**Exercise aim**
Output only the lines from the one holding "content_type: text/css" to the end of the data below, please, copied exactly.

(Saved data entries)
☆ ☆ ☆ ☆ ☆ ☆ ☆

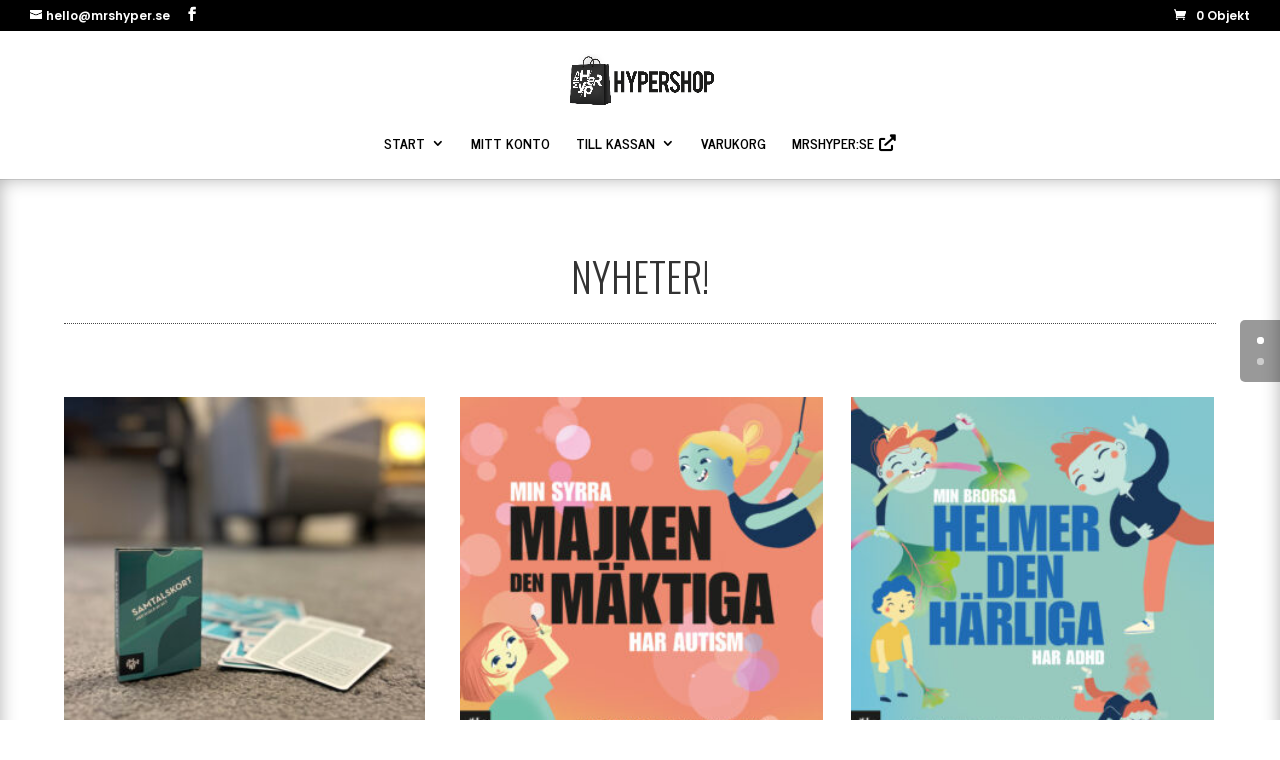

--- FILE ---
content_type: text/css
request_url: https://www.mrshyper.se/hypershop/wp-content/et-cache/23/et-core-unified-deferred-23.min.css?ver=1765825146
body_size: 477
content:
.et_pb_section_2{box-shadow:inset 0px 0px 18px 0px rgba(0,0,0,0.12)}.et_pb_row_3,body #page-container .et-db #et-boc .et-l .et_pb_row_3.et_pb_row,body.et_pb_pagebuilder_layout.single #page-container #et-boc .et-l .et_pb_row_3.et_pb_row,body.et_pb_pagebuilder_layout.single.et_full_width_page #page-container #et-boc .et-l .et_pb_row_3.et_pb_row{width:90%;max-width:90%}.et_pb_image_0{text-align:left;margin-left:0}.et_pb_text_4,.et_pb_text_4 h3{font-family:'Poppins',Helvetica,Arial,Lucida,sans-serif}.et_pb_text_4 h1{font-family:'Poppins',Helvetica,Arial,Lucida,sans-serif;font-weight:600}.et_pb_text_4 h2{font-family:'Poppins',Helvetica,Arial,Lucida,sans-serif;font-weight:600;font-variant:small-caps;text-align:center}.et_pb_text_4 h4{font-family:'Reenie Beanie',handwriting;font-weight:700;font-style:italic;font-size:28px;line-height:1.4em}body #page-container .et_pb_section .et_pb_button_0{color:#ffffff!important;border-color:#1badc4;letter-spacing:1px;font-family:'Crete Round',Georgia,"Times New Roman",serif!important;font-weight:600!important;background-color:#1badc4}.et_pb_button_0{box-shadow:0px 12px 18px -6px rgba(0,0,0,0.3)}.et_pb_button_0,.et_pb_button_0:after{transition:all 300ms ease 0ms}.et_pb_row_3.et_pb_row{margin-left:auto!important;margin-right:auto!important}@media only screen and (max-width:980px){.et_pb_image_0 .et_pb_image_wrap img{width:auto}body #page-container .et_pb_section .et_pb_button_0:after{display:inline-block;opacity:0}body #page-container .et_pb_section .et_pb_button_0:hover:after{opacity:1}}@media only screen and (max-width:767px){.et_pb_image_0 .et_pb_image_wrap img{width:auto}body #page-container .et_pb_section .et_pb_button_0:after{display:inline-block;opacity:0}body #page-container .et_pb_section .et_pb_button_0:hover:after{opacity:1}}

☆ ☆ ☆ ☆ ☆ ☆ ☆

**Answer section**
content_type: text/css
request_url: https://www.mrshyper.se/hypershop/wp-content/et-cache/23/et-core-unified-deferred-23.min.css?ver=1765825146
body_size: 477
content:
.et_pb_section_2{box-shadow:inset 0px 0px 18px 0px rgba(0,0,0,0.12)}.et_pb_row_3,body #page-container .et-db #et-boc .et-l .et_pb_row_3.et_pb_row,body.et_pb_pagebuilder_layout.single #page-container #et-boc .et-l .et_pb_row_3.et_pb_row,body.et_pb_pagebuilder_layout.single.et_full_width_page #page-container #et-boc .et-l .et_pb_row_3.et_pb_row{width:90%;max-width:90%}.et_pb_image_0{text-align:left;margin-left:0}.et_pb_text_4,.et_pb_text_4 h3{font-family:'Poppins',Helvetica,Arial,Lucida,sans-serif}.et_pb_text_4 h1{font-family:'Poppins',Helvetica,Arial,Lucida,sans-serif;font-weight:600}.et_pb_text_4 h2{font-family:'Poppins',Helvetica,Arial,Lucida,sans-serif;font-weight:600;font-variant:small-caps;text-align:center}.et_pb_text_4 h4{font-family:'Reenie Beanie',handwriting;font-weight:700;font-style:italic;font-size:28px;line-height:1.4em}body #page-container .et_pb_section .et_pb_button_0{color:#ffffff!important;border-color:#1badc4;letter-spacing:1px;font-family:'Crete Round',Georgia,"Times New Roman",serif!important;font-weight:600!important;background-color:#1badc4}.et_pb_button_0{box-shadow:0px 12px 18px -6px rgba(0,0,0,0.3)}.et_pb_button_0,.et_pb_button_0:after{transition:all 300ms ease 0ms}.et_pb_row_3.et_pb_row{margin-left:auto!important;margin-right:auto!important}@media only screen and (max-width:980px){.et_pb_image_0 .et_pb_image_wrap img{width:auto}body #page-container .et_pb_section .et_pb_button_0:after{display:inline-block;opacity:0}body #page-container .et_pb_section .et_pb_button_0:hover:after{opacity:1}}@media only screen and (max-width:767px){.et_pb_image_0 .et_pb_image_wrap img{width:auto}body #page-container .et_pb_section .et_pb_button_0:after{display:inline-block;opacity:0}body #page-container .et_pb_section .et_pb_button_0:hover:after{opacity:1}}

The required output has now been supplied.